* GOAL OF THE EXERCISE
Answer these questions about the transcript below:
1. What scenario does Andi use to illustrate how some words in a sentence matter more than others?
2. How does Mihai sometimes write emails on the phone?
3. According to Andi, what is going to be very different from one person to another when speaking for a machine to write the text?

━━ PASSAGE FOR REVIEW

Andi:               Yeah basically it weights some of the words in a sentence as being more important for your outcome or your output than other words in a sentence. So for example, if you say, I don’t know, I can come up with lots of examples in Romanian but not in English right now. Let’s take the fact that you stand on top of a bench for example; well the “on top” bit is very important for the intention model to understand what it is that you are doing. And it's also very important to the word “bench” because you're standing on top of the bench. So that type of mechanism of attention has been really interesting.


Mihai:             Yeah. And then I think that there's something that even Google hasn't sorted out yet, which is the use of commas. I'm sometimes writing emails on my phone through voice to text. And it can never understand when I'm putting in a comma or when I'm putting in a period, let alone putting in a column, it can never do that.


Andi:               Yeah I guess that's a little bit understandable, in a sense when you as a human are using a coma in a textual representation of what you're saying, you kind of want to emphasize some grammatical rule or some dramatic pause in your speech. But then, when you speak and you expect the machine to write the text for you, the dramatic pauses that you make are going to be very different from, you know, one person to another. So, it could have quite a hard time to understand your style of pausing and your style of accentuating.

━━━━
━━ DATA SECTION

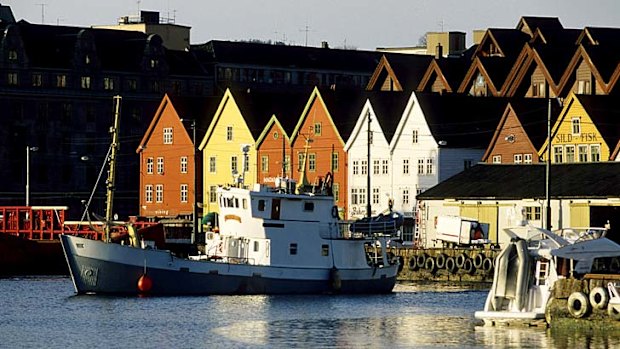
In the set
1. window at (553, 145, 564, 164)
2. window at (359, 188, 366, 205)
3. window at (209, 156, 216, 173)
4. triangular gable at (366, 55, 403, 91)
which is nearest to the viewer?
window at (553, 145, 564, 164)

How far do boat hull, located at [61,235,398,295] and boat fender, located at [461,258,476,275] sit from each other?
13325 millimetres

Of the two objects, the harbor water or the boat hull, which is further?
the boat hull

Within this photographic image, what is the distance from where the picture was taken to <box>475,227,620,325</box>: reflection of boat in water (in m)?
55.5

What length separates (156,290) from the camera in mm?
70438

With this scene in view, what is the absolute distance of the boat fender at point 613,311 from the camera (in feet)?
170

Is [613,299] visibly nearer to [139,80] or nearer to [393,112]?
[393,112]

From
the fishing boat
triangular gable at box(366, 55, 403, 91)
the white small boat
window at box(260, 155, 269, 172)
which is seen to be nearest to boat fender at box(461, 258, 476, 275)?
the fishing boat

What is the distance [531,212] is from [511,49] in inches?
1513

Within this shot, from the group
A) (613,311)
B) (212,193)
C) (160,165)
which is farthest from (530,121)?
(613,311)

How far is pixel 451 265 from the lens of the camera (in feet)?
282

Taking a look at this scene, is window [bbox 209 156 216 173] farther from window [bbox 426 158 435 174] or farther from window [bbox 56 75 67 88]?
window [bbox 56 75 67 88]

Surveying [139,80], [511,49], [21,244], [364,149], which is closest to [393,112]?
[364,149]

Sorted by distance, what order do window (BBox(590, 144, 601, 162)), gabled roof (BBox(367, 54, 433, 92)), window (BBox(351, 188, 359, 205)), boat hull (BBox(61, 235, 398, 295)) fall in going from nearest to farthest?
boat hull (BBox(61, 235, 398, 295)) → window (BBox(590, 144, 601, 162)) → window (BBox(351, 188, 359, 205)) → gabled roof (BBox(367, 54, 433, 92))

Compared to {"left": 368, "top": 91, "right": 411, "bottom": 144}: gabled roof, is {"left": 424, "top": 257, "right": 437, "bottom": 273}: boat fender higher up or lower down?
lower down
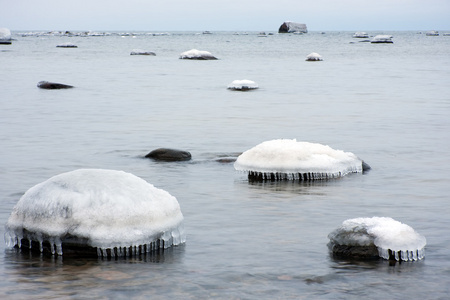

━━━━

* RESPONSE TO THE EXERCISE
1. Standing on top of a bench.
2. Through voice to text.
3. The dramatic pauses that people make.